Data records:
-------

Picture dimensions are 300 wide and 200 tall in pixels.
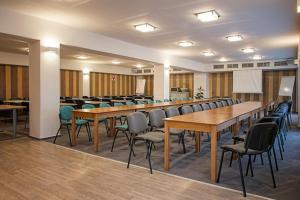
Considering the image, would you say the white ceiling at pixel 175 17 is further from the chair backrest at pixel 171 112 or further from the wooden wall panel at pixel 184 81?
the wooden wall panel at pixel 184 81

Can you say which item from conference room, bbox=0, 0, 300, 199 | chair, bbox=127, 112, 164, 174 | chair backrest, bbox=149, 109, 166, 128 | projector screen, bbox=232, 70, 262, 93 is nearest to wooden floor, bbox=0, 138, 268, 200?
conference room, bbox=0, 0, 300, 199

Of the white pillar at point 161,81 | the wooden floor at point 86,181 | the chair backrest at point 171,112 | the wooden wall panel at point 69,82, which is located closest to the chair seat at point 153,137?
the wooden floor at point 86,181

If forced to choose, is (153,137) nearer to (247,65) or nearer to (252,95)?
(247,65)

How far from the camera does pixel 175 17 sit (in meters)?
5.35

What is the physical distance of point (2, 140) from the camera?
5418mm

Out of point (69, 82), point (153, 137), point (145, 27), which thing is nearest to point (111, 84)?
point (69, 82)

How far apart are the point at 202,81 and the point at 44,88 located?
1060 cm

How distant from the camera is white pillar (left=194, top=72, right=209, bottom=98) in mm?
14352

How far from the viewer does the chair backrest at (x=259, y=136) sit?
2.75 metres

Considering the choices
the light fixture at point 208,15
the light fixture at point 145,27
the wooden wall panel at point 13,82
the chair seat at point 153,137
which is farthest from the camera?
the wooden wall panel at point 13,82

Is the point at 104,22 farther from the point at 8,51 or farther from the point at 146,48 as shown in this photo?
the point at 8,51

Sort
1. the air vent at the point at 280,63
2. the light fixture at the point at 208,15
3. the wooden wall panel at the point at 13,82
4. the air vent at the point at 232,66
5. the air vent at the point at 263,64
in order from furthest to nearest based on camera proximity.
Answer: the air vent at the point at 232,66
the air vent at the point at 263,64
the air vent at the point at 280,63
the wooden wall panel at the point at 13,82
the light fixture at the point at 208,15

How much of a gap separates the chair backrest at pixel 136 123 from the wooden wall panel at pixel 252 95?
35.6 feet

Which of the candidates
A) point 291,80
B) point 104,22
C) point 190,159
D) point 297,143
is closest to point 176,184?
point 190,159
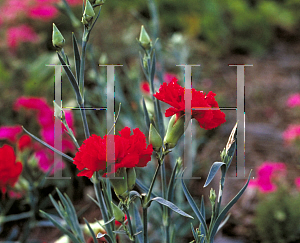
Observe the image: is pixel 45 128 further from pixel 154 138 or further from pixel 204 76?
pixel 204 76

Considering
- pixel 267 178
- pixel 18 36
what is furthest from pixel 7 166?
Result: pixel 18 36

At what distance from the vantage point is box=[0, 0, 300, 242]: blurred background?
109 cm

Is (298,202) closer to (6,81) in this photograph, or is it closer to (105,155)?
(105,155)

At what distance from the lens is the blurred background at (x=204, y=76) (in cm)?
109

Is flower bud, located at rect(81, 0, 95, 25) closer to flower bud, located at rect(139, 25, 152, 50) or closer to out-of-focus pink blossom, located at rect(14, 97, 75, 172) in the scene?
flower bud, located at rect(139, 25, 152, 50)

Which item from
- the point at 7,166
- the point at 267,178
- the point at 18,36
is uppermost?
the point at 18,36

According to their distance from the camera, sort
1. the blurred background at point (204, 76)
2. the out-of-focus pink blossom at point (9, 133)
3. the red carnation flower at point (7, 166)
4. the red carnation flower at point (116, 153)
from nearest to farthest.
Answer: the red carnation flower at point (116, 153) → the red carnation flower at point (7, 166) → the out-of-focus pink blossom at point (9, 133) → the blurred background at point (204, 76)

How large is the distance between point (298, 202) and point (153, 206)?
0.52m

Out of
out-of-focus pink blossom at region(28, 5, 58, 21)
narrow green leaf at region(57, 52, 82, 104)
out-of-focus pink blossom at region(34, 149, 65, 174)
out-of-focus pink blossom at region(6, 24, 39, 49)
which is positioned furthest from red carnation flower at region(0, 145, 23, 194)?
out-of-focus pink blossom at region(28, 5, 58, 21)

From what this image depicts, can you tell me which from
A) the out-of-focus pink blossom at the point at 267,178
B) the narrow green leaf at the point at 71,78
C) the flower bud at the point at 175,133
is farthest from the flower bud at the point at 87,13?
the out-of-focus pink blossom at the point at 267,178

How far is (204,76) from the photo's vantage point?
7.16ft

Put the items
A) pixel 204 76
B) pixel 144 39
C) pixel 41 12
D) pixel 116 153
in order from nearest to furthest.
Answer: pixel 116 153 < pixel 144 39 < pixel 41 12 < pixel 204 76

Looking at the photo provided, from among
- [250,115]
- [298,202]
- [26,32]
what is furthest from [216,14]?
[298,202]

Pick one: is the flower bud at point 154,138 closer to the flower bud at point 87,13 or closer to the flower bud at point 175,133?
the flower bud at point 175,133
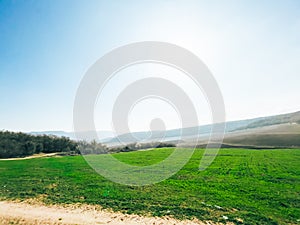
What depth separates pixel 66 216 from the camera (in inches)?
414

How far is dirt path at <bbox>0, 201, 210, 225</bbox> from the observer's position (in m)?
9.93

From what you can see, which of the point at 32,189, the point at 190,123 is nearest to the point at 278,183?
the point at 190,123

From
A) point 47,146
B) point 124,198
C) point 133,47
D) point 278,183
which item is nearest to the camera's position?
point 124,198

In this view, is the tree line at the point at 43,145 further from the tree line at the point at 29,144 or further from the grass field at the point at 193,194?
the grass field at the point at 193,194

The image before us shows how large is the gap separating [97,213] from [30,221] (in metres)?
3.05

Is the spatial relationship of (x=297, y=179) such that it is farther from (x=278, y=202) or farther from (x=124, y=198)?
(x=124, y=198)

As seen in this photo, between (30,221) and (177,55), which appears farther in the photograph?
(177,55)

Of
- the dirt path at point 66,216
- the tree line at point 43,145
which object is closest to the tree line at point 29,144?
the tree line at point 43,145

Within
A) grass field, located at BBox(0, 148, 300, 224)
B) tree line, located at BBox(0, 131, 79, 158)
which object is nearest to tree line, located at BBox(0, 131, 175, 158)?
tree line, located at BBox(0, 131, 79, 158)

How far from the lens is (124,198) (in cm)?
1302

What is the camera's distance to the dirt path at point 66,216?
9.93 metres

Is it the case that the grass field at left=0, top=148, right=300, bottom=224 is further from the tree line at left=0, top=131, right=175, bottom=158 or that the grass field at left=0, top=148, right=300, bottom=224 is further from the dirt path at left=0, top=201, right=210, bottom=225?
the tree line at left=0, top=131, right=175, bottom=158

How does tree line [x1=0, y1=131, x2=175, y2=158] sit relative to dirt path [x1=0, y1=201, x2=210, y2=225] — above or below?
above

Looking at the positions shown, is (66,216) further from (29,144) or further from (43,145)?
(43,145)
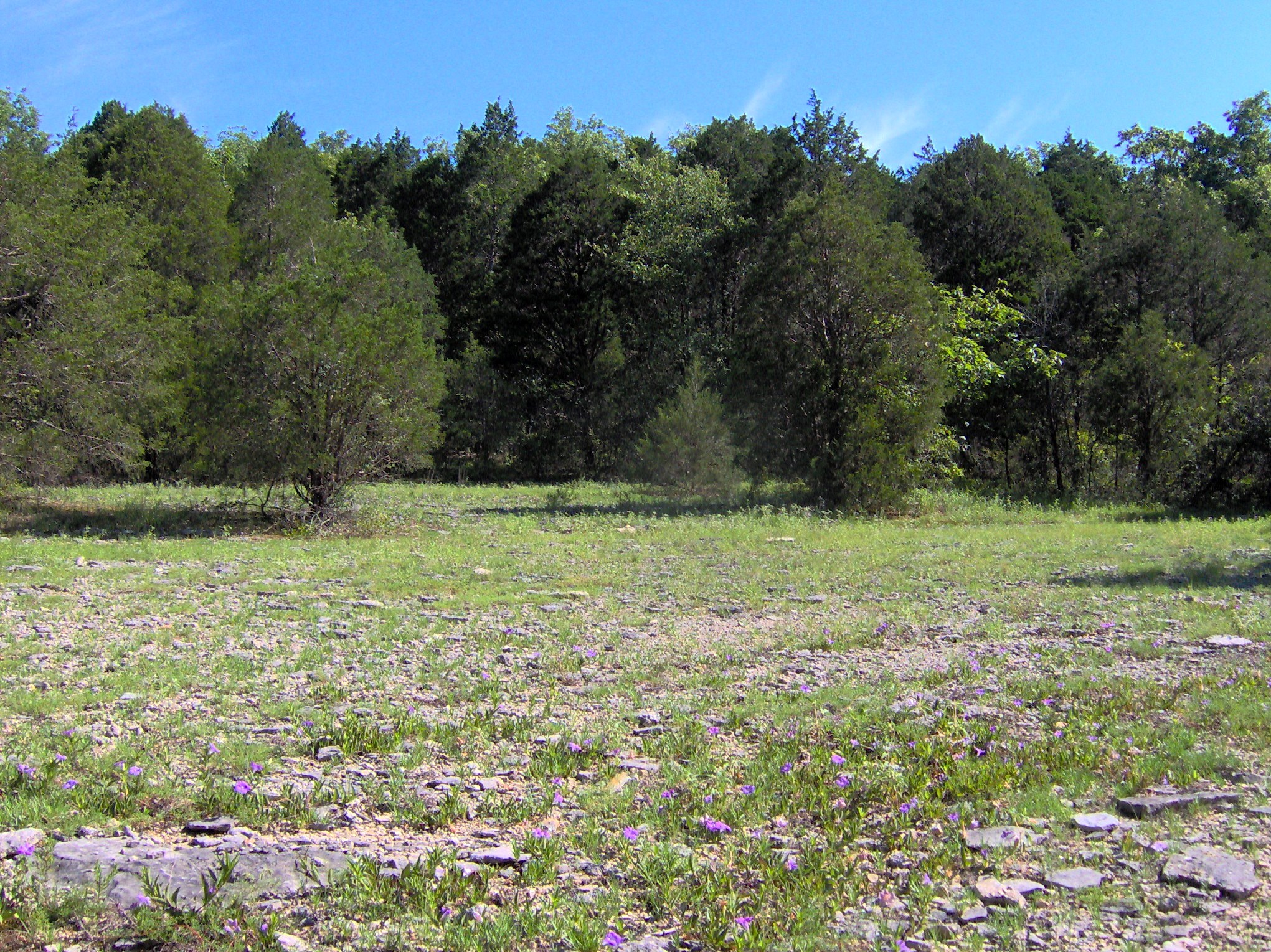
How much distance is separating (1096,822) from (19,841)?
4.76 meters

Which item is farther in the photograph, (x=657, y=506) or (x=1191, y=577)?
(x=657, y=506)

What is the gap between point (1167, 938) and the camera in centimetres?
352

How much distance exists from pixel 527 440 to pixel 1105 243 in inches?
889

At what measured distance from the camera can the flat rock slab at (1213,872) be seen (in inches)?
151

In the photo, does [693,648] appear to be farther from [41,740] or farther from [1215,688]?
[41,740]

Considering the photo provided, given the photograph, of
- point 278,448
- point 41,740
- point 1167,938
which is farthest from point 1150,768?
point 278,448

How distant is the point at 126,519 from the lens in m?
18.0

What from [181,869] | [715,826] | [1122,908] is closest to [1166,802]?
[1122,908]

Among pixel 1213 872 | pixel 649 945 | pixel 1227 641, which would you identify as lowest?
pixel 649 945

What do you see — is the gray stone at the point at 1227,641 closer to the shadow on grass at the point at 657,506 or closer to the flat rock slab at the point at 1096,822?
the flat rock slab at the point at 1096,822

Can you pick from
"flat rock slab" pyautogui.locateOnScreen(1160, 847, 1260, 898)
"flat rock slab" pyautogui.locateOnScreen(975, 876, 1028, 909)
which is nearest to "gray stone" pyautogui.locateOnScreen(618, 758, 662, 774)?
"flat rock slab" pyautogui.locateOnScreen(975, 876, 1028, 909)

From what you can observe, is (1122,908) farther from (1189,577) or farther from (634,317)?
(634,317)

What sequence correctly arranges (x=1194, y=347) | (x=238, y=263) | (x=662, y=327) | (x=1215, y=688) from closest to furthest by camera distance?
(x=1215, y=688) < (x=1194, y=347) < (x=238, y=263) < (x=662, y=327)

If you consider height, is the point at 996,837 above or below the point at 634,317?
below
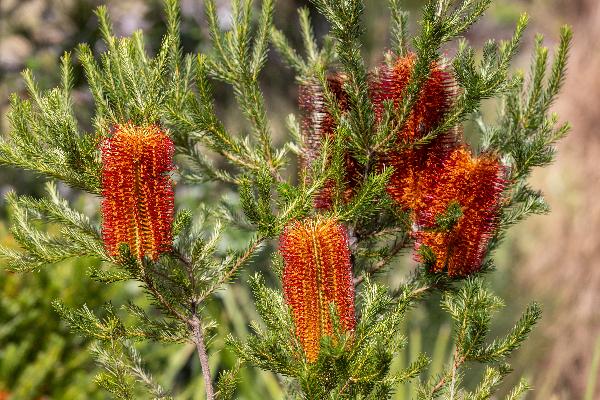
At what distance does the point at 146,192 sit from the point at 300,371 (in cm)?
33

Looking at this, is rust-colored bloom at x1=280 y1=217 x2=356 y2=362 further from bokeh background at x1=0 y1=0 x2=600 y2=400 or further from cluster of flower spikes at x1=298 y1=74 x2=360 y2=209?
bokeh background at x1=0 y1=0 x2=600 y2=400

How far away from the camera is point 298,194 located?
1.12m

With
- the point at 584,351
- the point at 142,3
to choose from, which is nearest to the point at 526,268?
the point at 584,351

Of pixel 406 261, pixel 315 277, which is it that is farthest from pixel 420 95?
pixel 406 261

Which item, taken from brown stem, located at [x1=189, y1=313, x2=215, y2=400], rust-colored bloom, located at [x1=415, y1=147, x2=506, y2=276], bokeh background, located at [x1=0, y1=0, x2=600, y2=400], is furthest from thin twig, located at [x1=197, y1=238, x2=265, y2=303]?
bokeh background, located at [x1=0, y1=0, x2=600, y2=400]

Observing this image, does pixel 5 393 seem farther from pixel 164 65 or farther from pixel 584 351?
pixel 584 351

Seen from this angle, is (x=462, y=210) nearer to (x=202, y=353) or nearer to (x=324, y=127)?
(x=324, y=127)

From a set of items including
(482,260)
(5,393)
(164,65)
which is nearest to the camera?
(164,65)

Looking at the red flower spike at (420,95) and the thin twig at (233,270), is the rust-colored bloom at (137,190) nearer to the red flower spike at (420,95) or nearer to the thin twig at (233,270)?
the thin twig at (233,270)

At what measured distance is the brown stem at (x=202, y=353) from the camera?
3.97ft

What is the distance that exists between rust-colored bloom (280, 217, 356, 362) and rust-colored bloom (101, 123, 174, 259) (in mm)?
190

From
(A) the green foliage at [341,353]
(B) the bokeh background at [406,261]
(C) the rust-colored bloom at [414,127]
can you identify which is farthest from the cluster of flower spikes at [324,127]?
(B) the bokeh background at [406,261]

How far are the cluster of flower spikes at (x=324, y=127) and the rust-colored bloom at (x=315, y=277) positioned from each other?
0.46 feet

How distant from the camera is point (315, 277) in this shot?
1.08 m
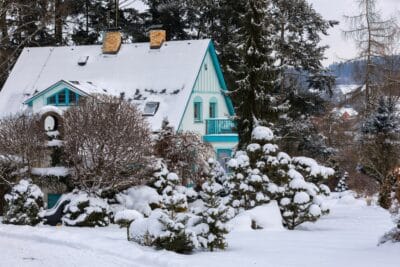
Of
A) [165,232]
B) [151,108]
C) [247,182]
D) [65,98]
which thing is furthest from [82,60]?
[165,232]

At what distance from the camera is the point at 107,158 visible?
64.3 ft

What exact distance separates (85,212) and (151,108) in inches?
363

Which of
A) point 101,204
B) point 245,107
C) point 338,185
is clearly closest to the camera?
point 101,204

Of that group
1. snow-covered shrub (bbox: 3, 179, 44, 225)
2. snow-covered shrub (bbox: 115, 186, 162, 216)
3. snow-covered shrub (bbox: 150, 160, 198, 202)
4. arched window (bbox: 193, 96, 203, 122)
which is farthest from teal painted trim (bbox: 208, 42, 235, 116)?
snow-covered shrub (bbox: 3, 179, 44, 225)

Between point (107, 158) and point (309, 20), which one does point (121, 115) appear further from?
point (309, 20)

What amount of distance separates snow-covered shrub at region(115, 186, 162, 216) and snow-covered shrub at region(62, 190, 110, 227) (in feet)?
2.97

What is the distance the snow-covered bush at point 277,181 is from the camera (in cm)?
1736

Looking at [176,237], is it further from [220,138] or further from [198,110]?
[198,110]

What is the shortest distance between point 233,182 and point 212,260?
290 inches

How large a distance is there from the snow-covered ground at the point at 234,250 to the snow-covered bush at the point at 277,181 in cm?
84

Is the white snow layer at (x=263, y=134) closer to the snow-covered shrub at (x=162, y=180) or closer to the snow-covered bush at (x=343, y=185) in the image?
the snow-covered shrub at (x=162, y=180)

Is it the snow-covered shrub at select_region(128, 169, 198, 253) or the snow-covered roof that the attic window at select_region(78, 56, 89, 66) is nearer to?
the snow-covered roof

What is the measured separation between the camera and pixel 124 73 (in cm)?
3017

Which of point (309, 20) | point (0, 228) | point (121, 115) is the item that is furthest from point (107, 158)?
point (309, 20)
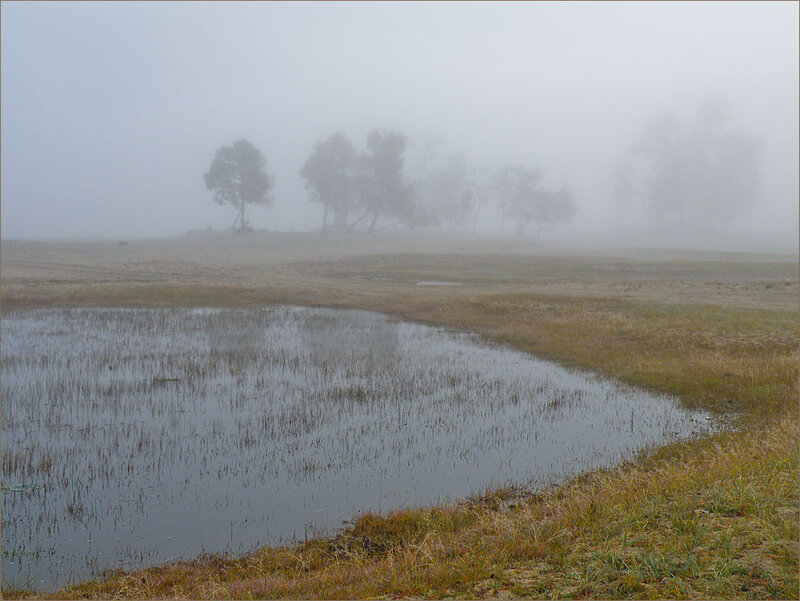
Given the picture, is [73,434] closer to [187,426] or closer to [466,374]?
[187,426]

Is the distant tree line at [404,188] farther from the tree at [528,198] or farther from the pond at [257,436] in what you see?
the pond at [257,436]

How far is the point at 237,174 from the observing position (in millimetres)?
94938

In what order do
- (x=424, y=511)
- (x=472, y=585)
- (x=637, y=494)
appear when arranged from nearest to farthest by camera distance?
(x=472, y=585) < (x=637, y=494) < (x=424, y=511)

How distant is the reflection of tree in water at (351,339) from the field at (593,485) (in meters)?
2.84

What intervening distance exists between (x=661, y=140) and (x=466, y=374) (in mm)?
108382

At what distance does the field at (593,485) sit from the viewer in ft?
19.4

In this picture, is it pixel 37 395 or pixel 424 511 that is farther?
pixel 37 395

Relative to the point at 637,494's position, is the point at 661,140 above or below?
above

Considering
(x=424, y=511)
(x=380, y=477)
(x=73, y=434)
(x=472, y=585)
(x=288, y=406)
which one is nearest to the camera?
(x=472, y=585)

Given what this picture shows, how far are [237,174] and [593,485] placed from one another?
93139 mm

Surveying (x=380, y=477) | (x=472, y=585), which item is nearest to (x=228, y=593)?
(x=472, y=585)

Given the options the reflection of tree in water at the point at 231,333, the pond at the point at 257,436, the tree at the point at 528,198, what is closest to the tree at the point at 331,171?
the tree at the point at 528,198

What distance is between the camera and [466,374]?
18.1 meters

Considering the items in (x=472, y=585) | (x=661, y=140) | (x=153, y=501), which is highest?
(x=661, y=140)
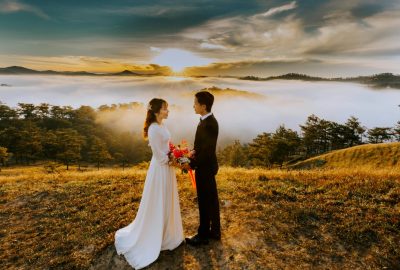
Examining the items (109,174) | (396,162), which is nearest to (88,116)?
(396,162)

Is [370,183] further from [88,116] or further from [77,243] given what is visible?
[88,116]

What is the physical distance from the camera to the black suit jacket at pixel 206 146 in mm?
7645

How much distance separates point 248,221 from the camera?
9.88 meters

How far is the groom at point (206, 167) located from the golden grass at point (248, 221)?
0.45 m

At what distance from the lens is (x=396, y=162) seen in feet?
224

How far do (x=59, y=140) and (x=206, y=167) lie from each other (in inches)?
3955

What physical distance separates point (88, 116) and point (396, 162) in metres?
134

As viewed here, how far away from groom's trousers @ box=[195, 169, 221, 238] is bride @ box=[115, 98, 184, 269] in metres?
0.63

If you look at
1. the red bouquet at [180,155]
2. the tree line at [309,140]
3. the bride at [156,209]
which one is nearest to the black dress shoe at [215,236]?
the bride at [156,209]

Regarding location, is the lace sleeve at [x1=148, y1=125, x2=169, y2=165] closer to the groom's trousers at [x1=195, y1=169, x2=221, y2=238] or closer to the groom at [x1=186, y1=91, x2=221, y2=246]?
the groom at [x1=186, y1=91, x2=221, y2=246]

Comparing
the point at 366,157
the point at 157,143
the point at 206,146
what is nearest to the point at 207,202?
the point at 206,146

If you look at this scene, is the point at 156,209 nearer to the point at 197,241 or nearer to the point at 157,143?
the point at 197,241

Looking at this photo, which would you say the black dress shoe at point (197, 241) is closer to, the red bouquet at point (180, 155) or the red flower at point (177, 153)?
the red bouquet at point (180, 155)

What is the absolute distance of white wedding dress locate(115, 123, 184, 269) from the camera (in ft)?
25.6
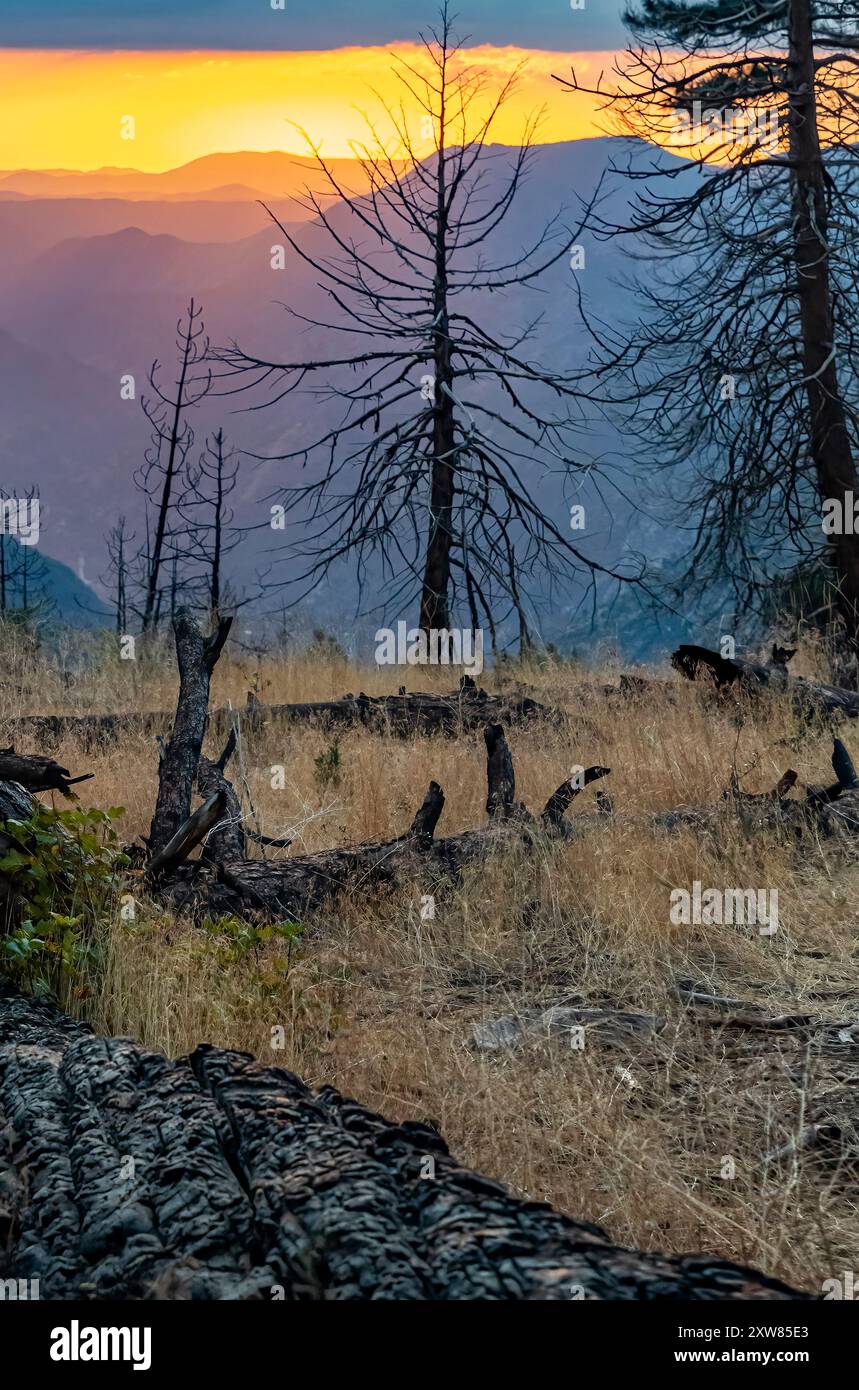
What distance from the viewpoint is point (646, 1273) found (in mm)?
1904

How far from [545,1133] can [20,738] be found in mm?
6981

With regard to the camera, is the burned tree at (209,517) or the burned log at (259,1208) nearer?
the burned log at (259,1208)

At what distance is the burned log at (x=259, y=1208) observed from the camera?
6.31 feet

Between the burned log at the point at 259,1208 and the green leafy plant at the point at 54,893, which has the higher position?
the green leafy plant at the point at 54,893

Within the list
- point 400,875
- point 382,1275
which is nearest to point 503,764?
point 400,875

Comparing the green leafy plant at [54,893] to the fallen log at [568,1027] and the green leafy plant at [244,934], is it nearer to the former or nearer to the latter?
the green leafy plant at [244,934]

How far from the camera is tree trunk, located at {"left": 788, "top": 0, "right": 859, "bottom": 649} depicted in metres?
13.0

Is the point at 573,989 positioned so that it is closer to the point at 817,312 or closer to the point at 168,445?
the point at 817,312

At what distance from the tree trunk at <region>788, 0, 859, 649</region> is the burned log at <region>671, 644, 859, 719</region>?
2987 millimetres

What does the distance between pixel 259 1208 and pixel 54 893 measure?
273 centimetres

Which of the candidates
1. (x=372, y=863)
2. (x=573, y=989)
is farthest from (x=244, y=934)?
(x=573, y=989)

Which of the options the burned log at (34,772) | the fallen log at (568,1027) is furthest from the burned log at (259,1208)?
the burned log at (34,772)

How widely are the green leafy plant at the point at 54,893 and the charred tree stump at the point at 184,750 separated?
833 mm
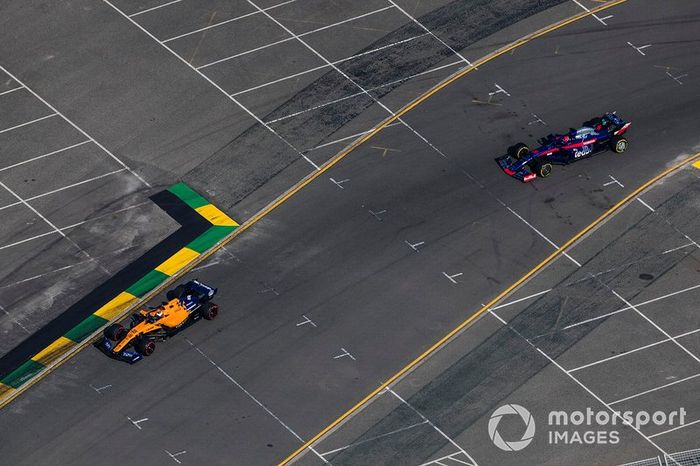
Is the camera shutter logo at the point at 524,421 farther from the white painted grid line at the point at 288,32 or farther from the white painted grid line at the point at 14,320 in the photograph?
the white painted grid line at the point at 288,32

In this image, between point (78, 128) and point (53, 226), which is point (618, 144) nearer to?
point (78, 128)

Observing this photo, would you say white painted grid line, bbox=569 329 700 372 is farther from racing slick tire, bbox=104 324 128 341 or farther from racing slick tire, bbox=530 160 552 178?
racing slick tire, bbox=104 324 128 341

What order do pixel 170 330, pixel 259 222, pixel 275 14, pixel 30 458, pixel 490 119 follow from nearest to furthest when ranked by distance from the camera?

-------

Work to complete: Beginning with the line that holds "Is the point at 573,989" and ending with the last line of the material above, extract every line exactly, pictures excluded.

Result for this task:
Is the point at 573,989 positioned so that it is closer to the point at 817,312 or closer to the point at 168,445?
the point at 817,312

At what distance from the tree trunk at <region>788, 0, 859, 649</region> is the burned log at <region>671, 644, 859, 719</region>?
2987 millimetres

What does the distance between pixel 259 1208 and pixel 54 893 measure?
273 centimetres

Which of the candidates
1. (x=372, y=863)
2. (x=573, y=989)
is farthest from (x=244, y=934)?
(x=573, y=989)

Which of the options the burned log at (34,772) | the fallen log at (568,1027) is furthest from the burned log at (259,1208)?
the burned log at (34,772)

How widely are the green leafy plant at the point at 54,893 and the charred tree stump at the point at 184,750 separated?
833 mm
Is the camera shutter logo at the point at 524,421 farther from the white painted grid line at the point at 288,32 or farther from the white painted grid line at the point at 14,320 in the photograph?
the white painted grid line at the point at 288,32

In this image, between point (78, 128) and point (53, 226), which is point (618, 144) nearer to?
point (78, 128)

Observing this photo, would you say white painted grid line, bbox=569 329 700 372 is farther from racing slick tire, bbox=104 324 128 341 or farther from racing slick tire, bbox=530 160 552 178?
racing slick tire, bbox=104 324 128 341

What order do pixel 170 330, pixel 259 222, pixel 275 14, pixel 30 458, pixel 490 119 follow from nearest to furthest when ranked by distance from the camera?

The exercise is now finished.